Arabic Film Agenda: Pain, Struggle, Uncertainty

By Elena Rubashevska



Why do we watch films? I think we’ll all agree, at least within the European context, that the purpose of the movie industry to entertain has long been put aside by the educative, communicative, and even political ones. With more and more absurd conflicts piling up, we strive to keep sane and find the means to stay connected. In modern circumstances, watching a good film becomes an injection of fresh air in the stifling atmosphere of doom-scrolling; it is a necessity to keep faith in humanistic values; it is a precious confirmation of the fact that no matter where we are coming from, we share same pains, struggles, and hopes. And in a cinematic choir, Arab cinema has one of the most authentic voices.


For a few years in a row, the Arab Cinema Centre has organized a wonderful initiative: The Critics Awards for Arab Films, with the annual award ceremony taking place during the Cannes Film Festival. Thus, for us voters (around 150 film critics worldwide), every spring is marked by an exciting moment of receiving screeners for about 30 latest productions from the Arab world: some of them already acclaimed by the leading film festivals, some being hidden jewels waiting to be discovered. Without doubt, this year’s selection was the strongest since the start of the initiative. One of the most curious facts about it was that fiction films were even higher in quality than documentaries, and that is something that is rarely the case today.


What are Arab directors concerned with today?


What goes under unifying notion of “Arab” reveals the abundance of geographical, religious, and cultural richness. From behind the scenes of the prosperous Saudi exterior to the collision of the beliefs in Sudan, from the Egyptian feminist initiatives to the masculine Moroccan backyards, from Tunisian ethnography to the Jordanian agenda, all of this is the Arab world. Ever so often the fates of Arabs got intertwined with those of Europeans. Some of the heroes successfully built a new life in Europe (like actress Hiam Abbass, originally from Palestine; her story is told in Bye Bye Tiberias by Lina Soualem), and some are only dreaming of escaping (like the young protagonist of Sea Salt by Leila Basma). At the same time, a few stories show us how those who made it to the dreamland of the European Union feel trapped, unequal, and separated from the roots that gave them meaning. The topic of integration is a pressing question. Sooner or later, we will have to find an answer: Arabs and Europeans jointly.

──────────

◆ THE TASKS:
1. Please say whether each statement agrees with the Arab cinema essay, answering yes or no and quoting the deciding words. (a) About 150 film critics worldwide vote in the Critics Awards for Arab Films. (b) In this year's selection, documentaries were higher in quality than fiction films. (c) The award ceremony is held during the Venice Film Festival.
2. Carry the Arab cinema essay forward from its final sentence with one or two more paragraphs.
The records that come next are separate material with no connection to the Arab cinema essay.

◆ DATA ROWS:
──────────

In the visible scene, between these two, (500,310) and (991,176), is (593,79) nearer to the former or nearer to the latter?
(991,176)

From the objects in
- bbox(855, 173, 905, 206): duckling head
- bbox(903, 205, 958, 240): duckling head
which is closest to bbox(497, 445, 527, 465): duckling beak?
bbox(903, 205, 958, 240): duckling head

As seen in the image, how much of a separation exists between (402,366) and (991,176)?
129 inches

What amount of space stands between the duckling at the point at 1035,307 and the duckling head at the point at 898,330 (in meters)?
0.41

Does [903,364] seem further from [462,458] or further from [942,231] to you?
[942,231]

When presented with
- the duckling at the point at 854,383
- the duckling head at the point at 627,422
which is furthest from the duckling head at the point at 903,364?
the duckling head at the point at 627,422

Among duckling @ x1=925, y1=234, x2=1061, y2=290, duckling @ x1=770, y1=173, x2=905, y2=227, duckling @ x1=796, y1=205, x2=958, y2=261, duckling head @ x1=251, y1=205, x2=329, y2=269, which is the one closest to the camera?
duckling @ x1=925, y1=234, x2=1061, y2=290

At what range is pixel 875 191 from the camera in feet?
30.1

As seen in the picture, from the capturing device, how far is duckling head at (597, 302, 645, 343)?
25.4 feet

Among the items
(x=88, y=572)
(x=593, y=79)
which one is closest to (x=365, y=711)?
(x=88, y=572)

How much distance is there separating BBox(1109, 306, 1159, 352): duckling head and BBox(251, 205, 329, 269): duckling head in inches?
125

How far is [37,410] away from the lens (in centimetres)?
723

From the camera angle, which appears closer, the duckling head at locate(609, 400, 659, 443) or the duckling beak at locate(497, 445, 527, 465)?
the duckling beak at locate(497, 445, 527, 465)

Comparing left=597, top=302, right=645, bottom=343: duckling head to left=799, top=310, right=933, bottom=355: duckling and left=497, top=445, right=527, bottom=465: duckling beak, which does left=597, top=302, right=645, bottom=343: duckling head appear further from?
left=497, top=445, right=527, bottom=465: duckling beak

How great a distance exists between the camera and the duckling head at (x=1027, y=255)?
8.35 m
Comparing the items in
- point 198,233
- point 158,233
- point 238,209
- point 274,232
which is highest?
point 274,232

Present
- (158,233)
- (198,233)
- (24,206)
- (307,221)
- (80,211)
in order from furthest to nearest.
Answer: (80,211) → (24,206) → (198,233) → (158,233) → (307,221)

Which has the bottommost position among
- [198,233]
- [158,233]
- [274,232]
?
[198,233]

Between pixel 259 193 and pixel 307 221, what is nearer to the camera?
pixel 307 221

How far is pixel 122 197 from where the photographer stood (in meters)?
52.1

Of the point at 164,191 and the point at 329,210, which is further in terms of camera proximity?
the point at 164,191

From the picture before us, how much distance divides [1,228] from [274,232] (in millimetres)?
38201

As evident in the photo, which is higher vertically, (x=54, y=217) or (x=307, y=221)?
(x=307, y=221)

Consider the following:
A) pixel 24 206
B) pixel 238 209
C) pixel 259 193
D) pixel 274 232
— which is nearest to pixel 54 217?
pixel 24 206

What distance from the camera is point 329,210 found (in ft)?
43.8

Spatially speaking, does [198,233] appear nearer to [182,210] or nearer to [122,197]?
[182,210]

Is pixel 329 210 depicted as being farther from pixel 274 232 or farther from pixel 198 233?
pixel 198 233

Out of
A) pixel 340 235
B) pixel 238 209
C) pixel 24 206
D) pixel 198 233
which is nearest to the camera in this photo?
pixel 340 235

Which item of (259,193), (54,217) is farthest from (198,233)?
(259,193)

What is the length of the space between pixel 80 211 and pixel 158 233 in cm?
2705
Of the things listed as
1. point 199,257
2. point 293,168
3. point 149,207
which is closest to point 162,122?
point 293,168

──────────

◆ ANSWER LIST:
1.
(a) Yes: "around 150 film critics worldwide"
(b) No: "fiction films were even higher in quality than documentaries"
(c) No: "the annual award ceremony taking place during the Cannes Film Festival"

2.
Little people, big problems


Throughout the films, there is no tendency to go for so-called “helicopter capacity” (to try and overlook the situation from above, dig deeper to the very root of the problem); in literally each but one film the main characters are the representatives of an average “little” human being: child, parent, spouse, refugee. Being insignificant on a global scale, they desperately try to keep up with the daily battles, and that’s how far their ambitions go. The vortex of the problems that are impossible to overcome sucks them in: heartless bureaucracy, gender stereotypes, religious conventions, poverty, and wars. In such a setting, a new type of hero emerges: he who will not win the fight for life but will die trying. The world doesn’t yet know the solution to the sociopolitical crisis. In the same way, Arabic characters often head for the unknown, with the past destroyed and the future uncertain. The only film that contradicts that would be the one telling a story from the last century, the Egyptian epic adventure film Kira&El Gin by Marwan Hamed. This story is truly coming not only from a different age, but from a different world where the power of will and bravery were still enough to set the political machine in motion for the common good, and comradery was still an action, not just word.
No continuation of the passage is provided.